In the wake of Warner Bros. Discovery’s merger, HBO Max has removed a host of titles, prompting a single question — why?
Earlier this week, HBO Max thinned its library with the removal of 20 originals and an additional 16 movies. Some of the impacted titles were the one-season cult queer series “Genera+ion,” and animated shows like “Infinity Train” and “Summer Camp Island.” The streamer also announced that select “Sesame Street” specials would be cut, which turned out to be around 200 episodes of the iconic children’s show.
So why are so many titles dropping from the streaming service?
Well, the answer is both simple and complex. For starters, the parent company, under the leadership of CEO David Zaslav, is moving toward combining the two separate streaming services that now live under the same Warner Bros. Discovery umbrella — discovery+ and HBO Max — by 2023. Zaslav shared that news on the company’s recent Q2 investors call.
As they work to combine the services, we’ve already learned that HBO Max is importing some of the Magnolia Network programming (curated by Chip and Joanna Gaines), with titles like “Fixer Upper: Welcome Home,” “Magnolia Table With Joanna Gaines,” “The Lost Kitchen,” “Growing Floret,” “Family Dinner With Andrew Zimmern,” “Restoration Road With Clint Harp,” “Maine Cabin Masters” and all five seasons of “Fixer Upper” available from Sept. 30. Meanwhile, a CNN tab launched on discovery+ on Friday.
Strategy at HBO Max is also changing with kids and family programming, and unscripted shows are no longer a priority at the HBO Max portion of the merged company. In fact, there were around 70 people laid off across those divisions earlier this week. That explains why many children’s titles are either being scaled back, like “Sesame Street,” or removed altogether, like the U.K. animated secondary school series “Dodo” or “Esme & Roy.”
A couple of weeks ago, the $90 million DC film “Batgirl,” was shelved, as was the animated “Scoob! Holiday Haunt.” That reportedly was due to cost-saving measures that will come from tax credits. Zaslav has been implementing cost-cutting efforts as the company seeks out about $3 billion in synergies and looks to pay down debt that has ballooned to more than $50 billion, as TheWrap previously reported.
And a similar strategy seems to be in place at HBO Max. Not via tax credits, but there are financial implications to the company’s decision to pull original shows and films. Even if HBO Max owns a show, there could be monies owed in areas like residuals the longer a program stays on the streaming platform.

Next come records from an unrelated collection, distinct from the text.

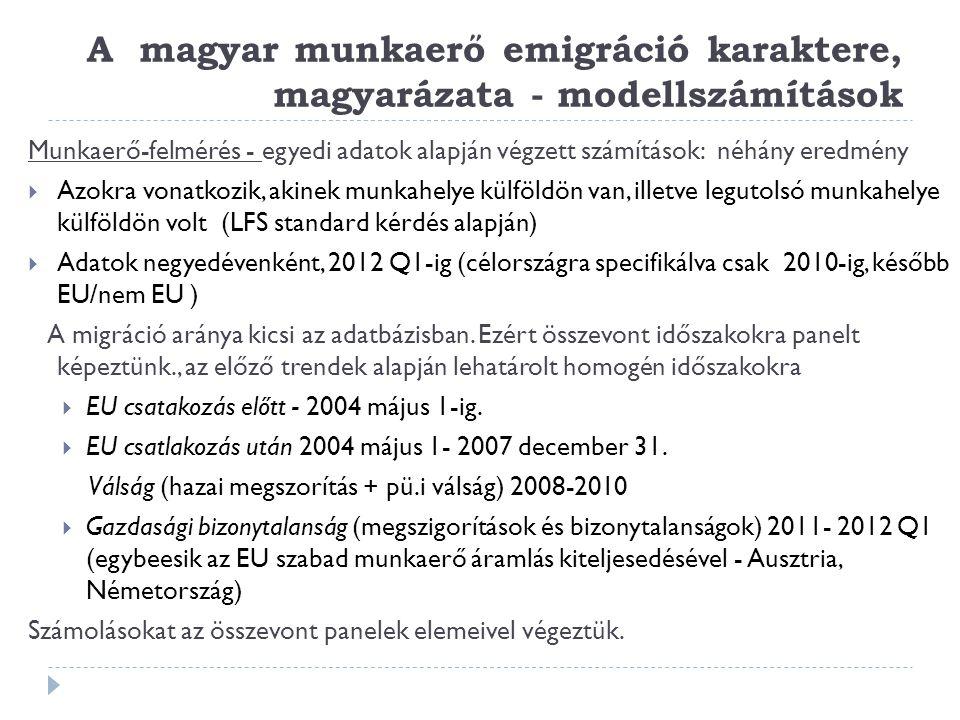 A magyar munkaerő emigráció karaktere, magyarázata - modellszámítások Munkaerő-felmérés - egyedi adatok alapján végzett számítások: néhány eredmény 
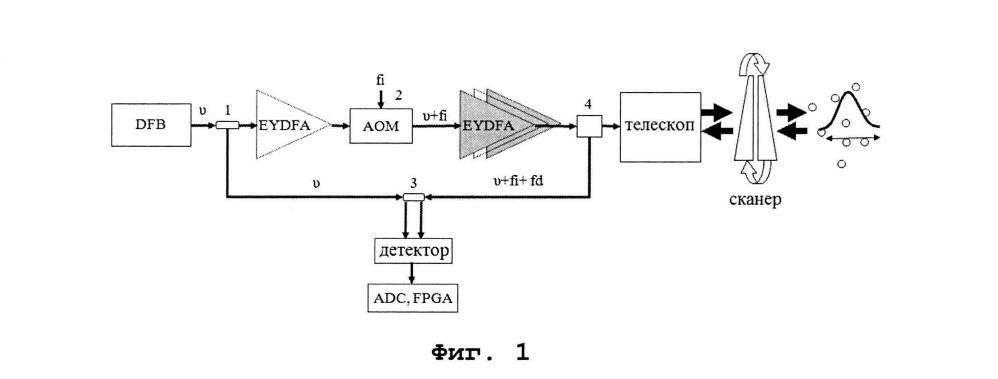 Доплеровский сканирующий лидар бортового базирования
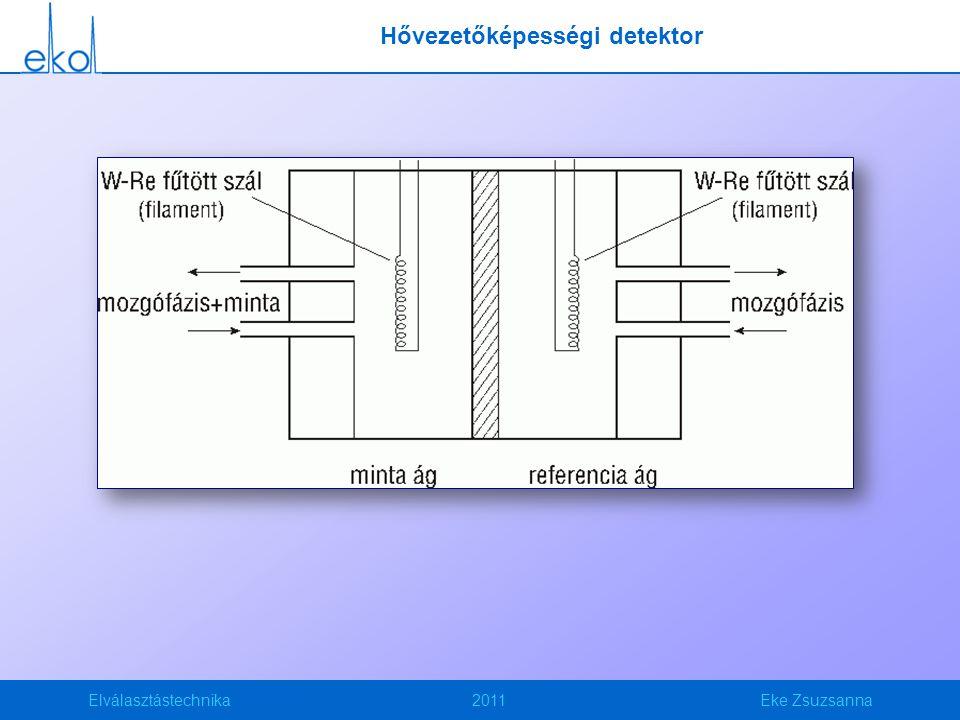 Elválasztástechnika2011Eke Zsuzsanna Hővezetőképességi detektor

If a homegrown show isn’t attracting strong viewer numbers, it makes sense from a financial perspective. We know that HBO Max does plan to keep the unscripted programs that perform well, so if something is being cut, the logical conclusion is people aren’t watching.
Cutting programming from a streamer isn’t anything new. Netflix made headlines earlier this year following major revenue and subscriber losses. Its animation department was particularly hard-hit in the kids and family space.
The streamer scrapped its long-delayed adaptation of Jeff Smith’s beloved comic book series “Bone,” which was being turned into a kids series. Additionally, in May, Netflix pulled the plug on animated projects like “Wings of Fire” from executive producer Ava DuVernay, the preschool series “Antiracist Baby” and “With Kind Regards From Kindergarten,” though the streamer said these were not cost-related cuts. Among the impacted projects that month were Prince Harry and Meghan Markle’s “Pearl,” as well as “Dino Daycare” and “Boons and Curses” — all kids’ animated programs.